Some future year, I will have the wreath and candles out of storage in time for dinner on the First Sunday of Advent.
Some future year, I will have all (or at least most) of my Christmas shopping done by the end of November.
Some future year, I will spend lazy Sunday afternoons addressing Christmas cards and have them all ready for the postman by mid-December.
Some future year, I will string popcorn and cranberries and decorate the evergreen trees (I don’t have any evergreen trees here) for the birds.
Some future year, my desire and creativity regarding homemade gifts will not exceed the time and energy available for doing them.
But since it is the beginning of December, and none of the above will be happening this year, I am going to focus on letting go of those ideas. The wreath will come out today (I hope). The shopping will get done (online, mainly). The cards and the treats for the birds and the homemade gifts will get done, or not, as usual.

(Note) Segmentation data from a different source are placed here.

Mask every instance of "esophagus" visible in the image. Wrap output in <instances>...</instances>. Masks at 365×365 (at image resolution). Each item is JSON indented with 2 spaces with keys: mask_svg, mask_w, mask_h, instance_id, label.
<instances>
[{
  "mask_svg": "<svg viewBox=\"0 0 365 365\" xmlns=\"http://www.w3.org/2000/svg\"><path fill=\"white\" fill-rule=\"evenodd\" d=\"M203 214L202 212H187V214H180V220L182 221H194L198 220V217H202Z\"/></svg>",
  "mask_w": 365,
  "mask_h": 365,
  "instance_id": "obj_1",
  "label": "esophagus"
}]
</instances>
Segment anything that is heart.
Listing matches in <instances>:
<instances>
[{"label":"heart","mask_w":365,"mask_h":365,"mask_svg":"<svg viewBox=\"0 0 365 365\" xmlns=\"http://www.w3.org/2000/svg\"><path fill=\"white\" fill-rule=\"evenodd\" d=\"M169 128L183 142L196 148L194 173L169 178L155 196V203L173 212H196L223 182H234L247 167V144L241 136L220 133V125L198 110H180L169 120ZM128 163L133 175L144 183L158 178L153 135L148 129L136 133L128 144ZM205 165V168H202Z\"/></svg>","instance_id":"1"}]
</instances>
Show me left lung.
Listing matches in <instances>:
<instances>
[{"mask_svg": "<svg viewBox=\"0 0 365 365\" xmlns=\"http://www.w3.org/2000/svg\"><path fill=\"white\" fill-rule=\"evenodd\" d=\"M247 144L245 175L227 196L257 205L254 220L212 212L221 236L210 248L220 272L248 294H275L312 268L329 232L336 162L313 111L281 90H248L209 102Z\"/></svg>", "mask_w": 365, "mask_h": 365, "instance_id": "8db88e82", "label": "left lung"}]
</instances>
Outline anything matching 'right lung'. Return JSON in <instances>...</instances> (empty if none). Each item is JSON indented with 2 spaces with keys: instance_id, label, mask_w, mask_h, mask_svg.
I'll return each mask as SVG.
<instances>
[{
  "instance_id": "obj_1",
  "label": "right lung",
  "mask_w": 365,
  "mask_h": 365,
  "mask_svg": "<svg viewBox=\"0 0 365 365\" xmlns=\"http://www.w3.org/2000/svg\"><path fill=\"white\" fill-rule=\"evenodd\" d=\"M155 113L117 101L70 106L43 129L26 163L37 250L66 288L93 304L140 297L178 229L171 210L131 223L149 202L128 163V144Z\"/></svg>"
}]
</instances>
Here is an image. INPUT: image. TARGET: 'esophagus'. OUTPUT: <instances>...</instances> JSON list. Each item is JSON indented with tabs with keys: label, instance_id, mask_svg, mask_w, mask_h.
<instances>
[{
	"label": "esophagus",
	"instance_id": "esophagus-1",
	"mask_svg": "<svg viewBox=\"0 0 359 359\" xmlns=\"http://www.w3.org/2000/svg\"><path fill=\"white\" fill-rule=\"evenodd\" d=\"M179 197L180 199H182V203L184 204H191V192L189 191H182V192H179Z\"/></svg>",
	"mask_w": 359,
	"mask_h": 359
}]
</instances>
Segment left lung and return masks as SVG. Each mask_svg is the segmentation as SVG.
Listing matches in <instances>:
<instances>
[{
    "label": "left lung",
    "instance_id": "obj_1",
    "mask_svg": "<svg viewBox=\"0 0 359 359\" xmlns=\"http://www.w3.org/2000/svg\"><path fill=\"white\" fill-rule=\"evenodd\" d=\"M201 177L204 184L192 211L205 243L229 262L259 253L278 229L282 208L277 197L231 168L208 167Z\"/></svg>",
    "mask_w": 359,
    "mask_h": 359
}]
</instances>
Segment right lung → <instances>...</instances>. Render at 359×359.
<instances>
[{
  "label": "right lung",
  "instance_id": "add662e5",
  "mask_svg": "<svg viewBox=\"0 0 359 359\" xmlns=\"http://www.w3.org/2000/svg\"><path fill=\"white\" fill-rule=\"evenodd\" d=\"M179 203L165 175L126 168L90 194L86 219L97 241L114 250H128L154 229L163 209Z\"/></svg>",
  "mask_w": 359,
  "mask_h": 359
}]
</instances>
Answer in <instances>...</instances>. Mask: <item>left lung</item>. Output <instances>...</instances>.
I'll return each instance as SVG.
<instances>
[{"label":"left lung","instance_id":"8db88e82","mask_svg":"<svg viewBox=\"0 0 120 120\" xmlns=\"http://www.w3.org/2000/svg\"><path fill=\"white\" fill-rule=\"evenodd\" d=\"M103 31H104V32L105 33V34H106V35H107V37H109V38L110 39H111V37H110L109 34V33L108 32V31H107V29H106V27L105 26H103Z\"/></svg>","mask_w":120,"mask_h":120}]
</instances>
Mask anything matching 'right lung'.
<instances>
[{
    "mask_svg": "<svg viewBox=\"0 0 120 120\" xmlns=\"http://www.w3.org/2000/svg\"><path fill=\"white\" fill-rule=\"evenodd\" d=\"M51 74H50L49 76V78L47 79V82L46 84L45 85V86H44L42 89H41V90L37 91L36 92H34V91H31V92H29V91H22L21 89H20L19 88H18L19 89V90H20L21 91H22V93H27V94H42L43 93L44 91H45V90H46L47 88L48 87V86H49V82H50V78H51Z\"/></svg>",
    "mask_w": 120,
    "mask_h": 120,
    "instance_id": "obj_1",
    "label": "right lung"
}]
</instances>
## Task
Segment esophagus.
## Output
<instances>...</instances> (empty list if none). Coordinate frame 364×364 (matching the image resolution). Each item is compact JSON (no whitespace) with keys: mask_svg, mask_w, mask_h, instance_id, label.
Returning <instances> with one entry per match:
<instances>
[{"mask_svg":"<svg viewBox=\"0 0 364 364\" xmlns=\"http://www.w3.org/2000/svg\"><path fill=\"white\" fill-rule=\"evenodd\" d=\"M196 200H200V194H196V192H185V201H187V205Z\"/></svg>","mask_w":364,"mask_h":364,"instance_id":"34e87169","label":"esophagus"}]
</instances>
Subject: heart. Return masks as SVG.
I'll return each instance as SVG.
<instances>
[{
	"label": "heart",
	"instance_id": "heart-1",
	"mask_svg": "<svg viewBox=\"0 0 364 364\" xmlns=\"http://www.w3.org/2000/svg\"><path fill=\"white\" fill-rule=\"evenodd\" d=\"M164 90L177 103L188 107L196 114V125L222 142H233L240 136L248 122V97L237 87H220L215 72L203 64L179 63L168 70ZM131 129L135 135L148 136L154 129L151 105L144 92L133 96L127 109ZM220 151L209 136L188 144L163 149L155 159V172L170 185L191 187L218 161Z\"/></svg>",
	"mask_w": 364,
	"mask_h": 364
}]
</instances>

Ultimately, it boils down to pride. I want to put on a good show. If things aren’t “perfect” it means I am not perfect. Failure to meet my own unreasonable expectations makes me stressed and frustrated and grumpy, and that isn’t fair to my family, and it certainly isn’t fair to me. I can’t do it all. And I must humbly accept that.
What is a New Month’s Resolution? Every month I look at where I need to focus my attention. Perhaps I’ve been procrastinating on certain chores. Perhaps I need to spend some extra time with one or more of the kids. Perhaps I’d like to try a new habit. New Month’s Resolutions are not grandiose plans to lose ten pounds or declutter the entire house or give up smoking (of course, I don’t smoke, but if I did, this would not be the venue in which I would give it up). New Month’s resolutions are short-term commitments; they are easily attained goals; they focus on what is needed right now, instead of what is best for a lifetime.
Do you have a new month’s resolution?